Between 1st July and 30th September, HMRC repaid £44.3m to individuals who paid too much tax upon accessing their pensions, according to the latest Pension Flexibility data.
Overpayment occurs because HMRC may place people on an emergency tax rate, treating a lump sum as if it were a regular monthly payment.
Those affected can reclaim the money by completing one of three forms, with refunds paid directly into bank accounts, or wait for a refund at the end of the tax year.
HMRC data showed that 12,002 repayment claims were processed between July and September 2024.
These refunds amounted to £3,691 on average per individual.
Reaction:
Helen Morrissey, head of retirement analysis at Hargreaves Lansdown:
“The pension tax saga drags on well into its ninth year with HMRC repaying almost £44.3m to people who were overtaxed on pension withdrawals over the quarter.
“It’s a situation that beggars belief with around £1.3bn in total being refunded so far.
“You can get the extra money refunded but this is not the point. Many of these people will not have been expecting this and the extra tax bill will have come as a nasty shock.
“It may even have undermined plans that people had for the money in the short term, and it takes time to sort out.
“It’s an extra complexity that no one needs and should have been resolved many years ago.
“The reason this happens is that you can be put on an emergency rate of tax whereby HMRC treats it as though that first payment will be repeated every month.
“You can try to mitigate this by making your first pension withdrawal a small one if possible.
“If you do get landed with a bill, then you can get it rectified quickly by filling out a form and getting your money back as soon as possible.”
Jon Greer, head of retirement policy at Quilter:
“While this quarter has seen a slight decrease in overpayments compared to the last, it underscores the ongoing complexity and inefficiencies in the system when it comes to flexible pension withdrawals.
“Despite a gradual easing in cost-of-living pressures, these figures suggest that many are still drawing from their pension savings to navigate financial challenges.
“However, what’s particularly concerning is that we may see a sharp rise in withdrawals in the next set of data, driven by growing anxieties surrounding the upcoming budget.
“With persistent rumours and the Government’s rhetoric pointing to a ‘painful’ fiscal event, many savers may take unplanned action to take tax-free cash from their pension pots, fearing potential changes to pension taxation.
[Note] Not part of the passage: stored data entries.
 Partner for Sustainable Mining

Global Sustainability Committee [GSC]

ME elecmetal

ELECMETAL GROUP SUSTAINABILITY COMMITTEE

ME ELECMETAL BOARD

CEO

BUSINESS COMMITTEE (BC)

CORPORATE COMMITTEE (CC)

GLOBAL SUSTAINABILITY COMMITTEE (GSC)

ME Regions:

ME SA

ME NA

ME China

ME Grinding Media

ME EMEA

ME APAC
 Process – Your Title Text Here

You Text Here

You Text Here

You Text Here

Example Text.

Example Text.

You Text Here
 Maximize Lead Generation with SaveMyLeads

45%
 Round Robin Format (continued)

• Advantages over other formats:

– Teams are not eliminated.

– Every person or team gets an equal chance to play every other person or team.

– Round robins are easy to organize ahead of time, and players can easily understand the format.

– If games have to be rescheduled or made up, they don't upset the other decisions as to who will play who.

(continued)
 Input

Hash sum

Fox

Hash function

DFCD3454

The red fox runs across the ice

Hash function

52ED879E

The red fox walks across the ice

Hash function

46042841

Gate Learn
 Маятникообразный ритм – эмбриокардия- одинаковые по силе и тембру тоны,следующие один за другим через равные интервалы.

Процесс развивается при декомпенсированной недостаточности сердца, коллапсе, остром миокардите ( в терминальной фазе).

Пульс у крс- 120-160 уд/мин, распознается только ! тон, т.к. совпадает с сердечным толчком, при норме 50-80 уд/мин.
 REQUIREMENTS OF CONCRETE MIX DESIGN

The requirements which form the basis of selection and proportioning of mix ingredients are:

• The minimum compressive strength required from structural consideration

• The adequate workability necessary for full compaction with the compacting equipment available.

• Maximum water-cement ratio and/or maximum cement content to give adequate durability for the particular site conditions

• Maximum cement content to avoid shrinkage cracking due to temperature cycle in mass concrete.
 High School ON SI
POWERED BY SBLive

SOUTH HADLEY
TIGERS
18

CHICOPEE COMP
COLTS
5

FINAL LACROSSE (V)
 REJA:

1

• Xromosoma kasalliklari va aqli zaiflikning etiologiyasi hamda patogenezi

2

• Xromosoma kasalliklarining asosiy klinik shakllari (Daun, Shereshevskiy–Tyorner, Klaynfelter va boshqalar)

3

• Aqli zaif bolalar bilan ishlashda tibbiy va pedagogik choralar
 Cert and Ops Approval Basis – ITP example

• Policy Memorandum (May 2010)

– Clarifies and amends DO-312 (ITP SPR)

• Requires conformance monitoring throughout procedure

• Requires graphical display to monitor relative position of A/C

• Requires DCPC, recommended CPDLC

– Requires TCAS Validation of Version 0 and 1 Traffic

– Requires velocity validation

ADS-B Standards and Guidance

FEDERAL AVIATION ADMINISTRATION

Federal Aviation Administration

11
“This could lead to hasty decisions, which may not be in their long-term financial interests.
“Clearly this is not intentional policy by the government but might come to be an unfortunate by-product nevertheless.
“The tax system’s inherent flaws place a heavy burden on retirees.
“The PAYE system, while effective for regular income, struggles to accommodate the way pensions are accessed under the freedoms introduced in 2015.
“As a result, emergency tax codes are often applied to withdrawals, leading to significant overpayments and unnecessary delays in reclaiming funds.
“With an average refund still substantial, the need for reform is clear.
“It is vital that those considering pension withdrawals amid these budget rumours seek professional financial advice.
“A rush to take money out could result in unnecessary tax liabilities, and careful planning is essential to avoid making decisions that might compromise their retirement plans.
“Advisers can help structure withdrawals effectively, ensuring savers do not fall foul of the tax system’s pitfalls.
“Until the system is changed, we are likely to continue seeing many savers caught out and forced to reclaim significant sums of money.”